Norman Adam, Taylor Julian, Tanaka Emi, Telfer Paul, Edwards James, Martinant Jean-Pierre, Kuchel Haydn
School of Agriculture, Food and Wine, University of Adelaide, Waite Campus, Glen Osmond, SA, Australia.
Australian Grain Technologies Pty Ltd, Perkins Building, Roseworthy Campus, Roseworthy, SA, Australia.
Theor Appl Genet. 2017 Dec;130(12):2543-2555. doi: 10.1007/s00122-017-2975-4. Epub 2017 Sep 8.
Genomic prediction accuracy within a large panel was found to be substantially higher than that previously observed in smaller populations, and also higher than QTL-based prediction. In recent years, genomic selection for wheat breeding has been widely studied, but this has typically been restricted to population sizes under 1000 individuals. To assess its efficacy in germplasm representative of commercial breeding programmes, we used a panel of 10,375 Australian wheat breeding lines to investigate the accuracy of genomic prediction for grain yield, physical grain quality and other physiological traits. To achieve this, the complete panel was phenotyped in a dedicated field trial and genotyped using a custom Axiom Affymetrix SNP array. A high-quality consensus map was also constructed, allowing the linkage disequilibrium present in the germplasm to be investigated. Using the complete SNP array, genomic prediction accuracies were found to be substantially higher than those previously observed in smaller populations and also more accurate compared to prediction approaches using a finite number of selected quantitative trait loci. Multi-trait genetic correlations were also assessed at an additive and residual genetic level, identifying a negative genetic correlation between grain yield and protein as well as a positive genetic correlation between grain size and test weight.

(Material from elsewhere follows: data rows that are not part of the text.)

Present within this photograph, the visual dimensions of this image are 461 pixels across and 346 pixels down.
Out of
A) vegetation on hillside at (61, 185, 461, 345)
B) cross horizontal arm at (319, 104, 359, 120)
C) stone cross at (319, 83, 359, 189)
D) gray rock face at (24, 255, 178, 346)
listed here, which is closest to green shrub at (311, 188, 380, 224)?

研究发现,在一个大型群体中,基因组预测准确性显著高于此前在较小群体中观察到的准确性,也高于基于QTL的预测。近年来,小麦育种的基因组选择已得到广泛研究,但通常局限于个体数量在1000以下的群体。为了评估其在代表商业育种计划的种质中的效果,我们使用了由10375个澳大利亚小麦育种品系组成的群体,来研究产量、籽粒物理品质和其他生理性状的基因组预测准确性。为此,在一个专门的田间试验中对整个群体进行了表型分析,并使用定制的Affymetrix Axiom SNP芯片进行基因分型。还构建了一个高质量的一致性图谱,以便研究种质中存在的连锁不平衡。使用完整的SNP芯片,发现基因组预测准确性显著高于此前在较小群体中观察到的准确性,并且与使用有限数量选定数量性状位点的预测方法相比更准确。还在加性和残差遗传水平上评估了多性状遗传相关性,确定了产量与蛋白质之间的负遗传相关性以及籽粒大小与容重之间的正遗传相关性。